Turning to cross-sectional imaging to help with the predicament of strictured lesions. Improvements in computed tomography and greater experience with positron emission tomography (PET) have opened up the possibility of high resolution, dynamic images with the potential for virtual endoscopy. Unfortunately, this bright bauble of imaging tarnishes rapidly.

Leaving aside structural methods of staging and turning to dynamic imaging.
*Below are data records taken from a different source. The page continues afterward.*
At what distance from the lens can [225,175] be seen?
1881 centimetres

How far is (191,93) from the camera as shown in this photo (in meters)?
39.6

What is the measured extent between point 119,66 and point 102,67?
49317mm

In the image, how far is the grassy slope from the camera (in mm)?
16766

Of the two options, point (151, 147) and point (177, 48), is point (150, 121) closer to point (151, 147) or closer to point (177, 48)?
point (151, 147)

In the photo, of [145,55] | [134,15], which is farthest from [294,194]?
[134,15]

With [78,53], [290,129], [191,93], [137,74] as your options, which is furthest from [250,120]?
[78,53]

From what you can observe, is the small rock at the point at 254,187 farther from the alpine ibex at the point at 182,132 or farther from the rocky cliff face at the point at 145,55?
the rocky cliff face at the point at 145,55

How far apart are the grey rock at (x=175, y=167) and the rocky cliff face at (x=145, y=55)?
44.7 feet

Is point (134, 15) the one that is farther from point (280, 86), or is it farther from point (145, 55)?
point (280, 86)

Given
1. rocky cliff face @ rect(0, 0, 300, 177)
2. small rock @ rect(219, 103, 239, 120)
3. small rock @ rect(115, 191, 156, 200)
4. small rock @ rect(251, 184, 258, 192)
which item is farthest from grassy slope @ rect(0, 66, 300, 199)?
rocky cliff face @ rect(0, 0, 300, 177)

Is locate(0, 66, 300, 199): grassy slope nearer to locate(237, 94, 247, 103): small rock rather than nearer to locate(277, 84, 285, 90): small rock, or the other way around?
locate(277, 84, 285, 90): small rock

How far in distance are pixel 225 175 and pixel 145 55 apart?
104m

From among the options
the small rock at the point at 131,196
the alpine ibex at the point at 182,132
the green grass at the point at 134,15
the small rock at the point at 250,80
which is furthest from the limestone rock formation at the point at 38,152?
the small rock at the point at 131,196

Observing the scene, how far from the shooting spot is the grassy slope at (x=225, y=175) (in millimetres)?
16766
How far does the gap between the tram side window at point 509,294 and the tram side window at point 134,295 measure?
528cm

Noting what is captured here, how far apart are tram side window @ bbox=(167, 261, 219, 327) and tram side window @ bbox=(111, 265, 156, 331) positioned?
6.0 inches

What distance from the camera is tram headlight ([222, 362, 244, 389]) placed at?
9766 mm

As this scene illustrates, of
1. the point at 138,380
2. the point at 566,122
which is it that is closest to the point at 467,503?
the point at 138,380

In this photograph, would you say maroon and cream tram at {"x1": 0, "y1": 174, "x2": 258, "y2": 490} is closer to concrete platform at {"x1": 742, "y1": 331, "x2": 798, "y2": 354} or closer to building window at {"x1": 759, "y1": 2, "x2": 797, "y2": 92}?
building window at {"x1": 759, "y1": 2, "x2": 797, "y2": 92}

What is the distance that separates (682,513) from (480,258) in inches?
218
Positron Emission Tomography is not tumour specific as benign tissue may accumulate tracer; the commonly used 18F-fluoro-deoxyglucose (FDG), however, is superior to other substrates [44] [45]. Early studies showed PET to identify local disease [46] [47] though imperfectly [46] [48] [49] as well as distant metastases [46] [47] [48] [49] [50]. Importantly, the histology of the tumour does not confound PET results [51].

Reviewing comparative studies with CT, PET does not identify all primary tumours [52] [53] [54] [55] [56] [57] [58] [59]; it does not identify all involved nodes [sensitivity: 30 %-80 %, median 45 %; specificity 82 %-100 %, median 90 % and accuracy 48 %-93 %, median 80 %] [47] [48] [52] [46] [65] [53] [54] [62] [63] [61] [60] [51] [64] [58] and nor does it identify all distant metstases [sensitivity 38 %-88 %, median 64 %; specificity 89 %-93 %, median 90 % and accuracy 74 %-91 %] [47] [48] [50] [52] [54] [57] [58] [61] [62] [63] [64] [66]. But, PET certainly yields additional useful information to that provided by CT [47] [48] [51] [52] [54] [58] [64] [66] [67]. As one might expect with a dynamic modality, PET demonstrates superior specificity but lower sensitivity than EUS for the identification of loco-regional nodes [54] [57] [64] [68].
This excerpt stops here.